··· Textabschnitt ···

Die „Meme Stocks“ an den Börsen sind zurück im Rampenlicht. Darunter versteht man Aktien von verhältnismäßig wenig bekannten Nebenwerten, die von spekulativen Privatanleger:innen durch in sozialen Medien konzertierten Kaufaktionen in astronomische Höhen katapultiert werden. Waren AMC und Gamestop die beiden Stars der ersten Meme-Stock-Welle im Vorjahr, standen zuletzt vor allem Bed Bath & Beyond mit einer Achterbahnfahrt im Rampenlicht.
Der Kurs des Einzelhändlers hatte sich im August zeitweise viervierfacht und damit vielen Anleger:innen auch Lust auf Wetten auf andere Nebenwerte gemacht. Das Unternehmen ist hochverschuldet und Analyst:innen zufolge von der Insolvenz bedroht, Nachrichten über mögliche Finanzierungslösungen schürten aber Wetten auf das Papier.
Bed Bath & Beyond brechen nach Cohen-Ausstieg ein
Nach dem Boom folgte allerdings rasch der Absturz, die Aktie von Bed Bath & Beyond brach in wenigen Tagen um mehr als die Hälfte ein, nachdem bekannt wurde, dass RC Ventures, das Unternehmen des aktivistischen Investors Ryan Cohen, seine gesamte Beteiligung an dem Wohnungsausstatter für 178 Millionen Dollar verkauft hatte.

···

**Arbeitsanweisung**. Schreibe den Text über Meme-Aktien zwischen „Der Kurs des“ und „Dollar verkauft hatte.“ einschließlich ab und benenne darin „Wohnungsausstatter“ in „Einrichtungshändler“ um. Die Auflistung spielt hierfür keine Rolle.

··· Aufgeführte Einträge ···

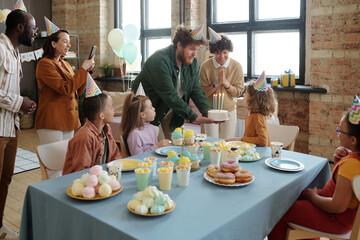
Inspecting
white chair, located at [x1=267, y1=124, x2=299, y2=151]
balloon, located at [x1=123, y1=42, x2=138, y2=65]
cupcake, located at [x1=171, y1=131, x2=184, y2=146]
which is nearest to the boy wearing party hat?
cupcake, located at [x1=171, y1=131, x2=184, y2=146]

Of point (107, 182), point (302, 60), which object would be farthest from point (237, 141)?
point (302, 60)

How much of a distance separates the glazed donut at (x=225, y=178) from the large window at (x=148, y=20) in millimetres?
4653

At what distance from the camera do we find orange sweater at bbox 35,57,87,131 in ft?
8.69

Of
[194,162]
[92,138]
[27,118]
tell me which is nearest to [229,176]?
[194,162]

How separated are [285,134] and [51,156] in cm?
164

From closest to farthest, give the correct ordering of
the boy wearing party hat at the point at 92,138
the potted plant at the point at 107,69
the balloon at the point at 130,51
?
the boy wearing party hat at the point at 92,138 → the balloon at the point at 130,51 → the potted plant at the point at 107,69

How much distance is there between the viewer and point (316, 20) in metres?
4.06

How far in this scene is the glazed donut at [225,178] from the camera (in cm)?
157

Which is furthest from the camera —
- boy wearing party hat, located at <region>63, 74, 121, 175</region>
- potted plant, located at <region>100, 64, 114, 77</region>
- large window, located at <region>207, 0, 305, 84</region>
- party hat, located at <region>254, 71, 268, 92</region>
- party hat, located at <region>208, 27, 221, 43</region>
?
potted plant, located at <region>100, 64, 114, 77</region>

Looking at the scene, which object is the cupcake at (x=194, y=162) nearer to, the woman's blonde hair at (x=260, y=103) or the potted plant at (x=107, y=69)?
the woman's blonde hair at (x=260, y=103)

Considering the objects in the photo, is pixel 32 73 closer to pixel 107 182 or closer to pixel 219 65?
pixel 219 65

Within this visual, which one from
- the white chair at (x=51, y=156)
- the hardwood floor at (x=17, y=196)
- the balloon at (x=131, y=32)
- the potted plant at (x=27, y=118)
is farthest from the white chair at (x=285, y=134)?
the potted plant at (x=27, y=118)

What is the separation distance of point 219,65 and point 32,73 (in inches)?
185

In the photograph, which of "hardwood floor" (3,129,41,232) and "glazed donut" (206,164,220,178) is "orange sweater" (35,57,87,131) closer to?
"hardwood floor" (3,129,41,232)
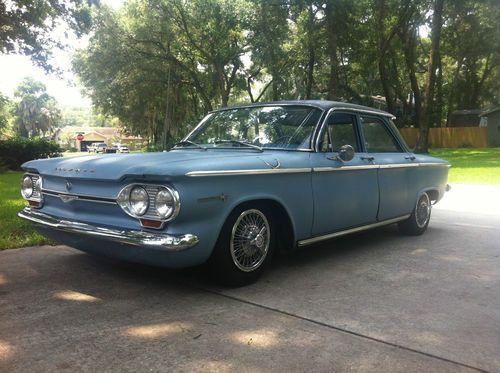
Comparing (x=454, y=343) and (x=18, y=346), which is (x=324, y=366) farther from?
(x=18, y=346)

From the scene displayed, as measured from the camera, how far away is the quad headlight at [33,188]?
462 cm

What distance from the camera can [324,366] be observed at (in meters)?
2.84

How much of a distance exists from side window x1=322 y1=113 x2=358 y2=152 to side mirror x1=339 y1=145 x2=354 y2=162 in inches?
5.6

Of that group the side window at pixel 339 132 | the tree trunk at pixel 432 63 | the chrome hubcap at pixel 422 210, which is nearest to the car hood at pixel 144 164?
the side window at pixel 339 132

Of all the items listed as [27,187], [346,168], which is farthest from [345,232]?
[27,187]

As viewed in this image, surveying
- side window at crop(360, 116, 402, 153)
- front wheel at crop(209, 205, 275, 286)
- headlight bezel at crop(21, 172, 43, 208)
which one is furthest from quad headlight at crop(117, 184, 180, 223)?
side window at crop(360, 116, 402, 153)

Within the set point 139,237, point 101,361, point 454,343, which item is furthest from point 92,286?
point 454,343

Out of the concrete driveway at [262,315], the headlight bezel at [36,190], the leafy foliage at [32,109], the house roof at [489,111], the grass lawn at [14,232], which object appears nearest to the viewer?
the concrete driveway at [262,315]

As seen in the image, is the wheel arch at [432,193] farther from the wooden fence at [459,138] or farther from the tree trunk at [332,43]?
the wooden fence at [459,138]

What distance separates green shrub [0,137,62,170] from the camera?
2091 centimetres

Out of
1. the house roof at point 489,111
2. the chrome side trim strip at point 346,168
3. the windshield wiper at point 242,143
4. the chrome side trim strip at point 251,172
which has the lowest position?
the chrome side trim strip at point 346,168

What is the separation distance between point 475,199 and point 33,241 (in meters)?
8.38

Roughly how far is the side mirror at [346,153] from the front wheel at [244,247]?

···

**Lösung der Aufgabe**.
Der Kurs des Einzelhändlers hatte sich im August zeitweise viervierfacht und damit vielen Anleger:innen auch Lust auf Wetten auf andere Nebenwerte gemacht. Das Unternehmen ist hochverschuldet und Analyst:innen zufolge von der Insolvenz bedroht, Nachrichten über mögliche Finanzierungslösungen schürten aber Wetten auf das Papier.
Bed Bath & Beyond brechen nach Cohen-Ausstieg ein
Nach dem Boom folgte allerdings rasch der Absturz, die Aktie von Bed Bath & Beyond brach in wenigen Tagen um mehr als die Hälfte ein, nachdem bekannt wurde, dass RC Ventures, das Unternehmen des aktivistischen Investors Ryan Cohen, seine gesamte Beteiligung an dem Einrichtungshändler für 178 Millionen Dollar verkauft hatte.